Raphael Rowe

Reporter on Sunday Morning Live and The One Show, BBC1

Raphael Rowe is a reporter on Sunday Morning Live and The One Show, BBC1. Raphael joined the BBC in 2001 as a reporter for the Radio 4 News Programme, Today, and went on to report for many years on BBC One’s flagship current affairs television programme, Panorama, before becoming freelance in 2016. Raphael’s path to becoming a reporter and presenter has been unique and remarkable.

In 1988, aged 20, he was sentenced to life imprisonment for a murder and robbery he did not commit. In July 2000, after 12 years in prison, the Court of Appeal quashed his wrongful convictions and he was freed.

He is self-educated on the criminal justice system and, against the odds, during his years in prison he studied journalism through a correspondence course. As the subject of numerous stories by broadcast and print journalists during his long campaign for justice, Raphael has a unique insight into both sides of the reporting coin.

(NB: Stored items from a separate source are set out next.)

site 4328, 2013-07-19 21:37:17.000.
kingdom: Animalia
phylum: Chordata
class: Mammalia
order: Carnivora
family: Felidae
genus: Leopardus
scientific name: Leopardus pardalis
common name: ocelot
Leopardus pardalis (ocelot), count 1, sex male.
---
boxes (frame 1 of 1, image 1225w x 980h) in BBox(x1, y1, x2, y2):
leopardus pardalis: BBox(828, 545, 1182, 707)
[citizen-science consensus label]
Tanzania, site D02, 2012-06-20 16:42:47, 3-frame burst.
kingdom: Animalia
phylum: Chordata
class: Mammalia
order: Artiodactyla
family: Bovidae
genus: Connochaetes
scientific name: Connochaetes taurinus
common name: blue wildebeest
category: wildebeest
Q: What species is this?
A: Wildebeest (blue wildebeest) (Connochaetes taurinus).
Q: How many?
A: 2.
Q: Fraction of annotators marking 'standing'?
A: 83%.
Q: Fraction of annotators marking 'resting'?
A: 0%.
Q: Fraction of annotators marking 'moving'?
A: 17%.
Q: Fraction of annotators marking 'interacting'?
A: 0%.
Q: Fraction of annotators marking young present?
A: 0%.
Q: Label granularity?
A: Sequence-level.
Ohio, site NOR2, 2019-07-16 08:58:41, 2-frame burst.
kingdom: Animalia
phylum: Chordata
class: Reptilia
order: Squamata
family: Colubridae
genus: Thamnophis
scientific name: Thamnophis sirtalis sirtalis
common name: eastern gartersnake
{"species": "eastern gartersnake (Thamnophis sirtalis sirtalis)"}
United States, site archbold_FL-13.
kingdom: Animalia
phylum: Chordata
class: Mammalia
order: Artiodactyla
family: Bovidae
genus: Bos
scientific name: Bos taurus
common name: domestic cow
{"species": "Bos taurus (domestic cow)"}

He has presented a number of programmes for BBC Two including ‘This World: Locked in Paradise’ and ‘Who Killed Kelso Cochrane?’. He also conducted a fascinating three-part investigation which revealed the UK’s first criminal underworld rich list. Episode One looked at Smugglers, Episode Two Drug Barons and Episode three Fraudsters.

Raphael joined Panorama in 2006 and reported on a wide range of issues, including Bursting the House Price Bubble, Addiction to Games, Track my Trash, Jailed for a Knife, Smugglers Tales, Orphans of Haiti, Kill at Will: America on trial, Children’s Fight Club, DIY Justice.

Through his singular background, and as the first person of mixed race with dreadlocks to report for Today, the Six O’Clock News, Panorama and The One Show, Raphael has helped re-write the rules on what makes a BBC reporter.

Raphael is the presenter on a Netflix series “Inside The Worlds Toughest Prisons” where he travels to some of the worlds most dangerous places where he interviews violent and dangerous criminals.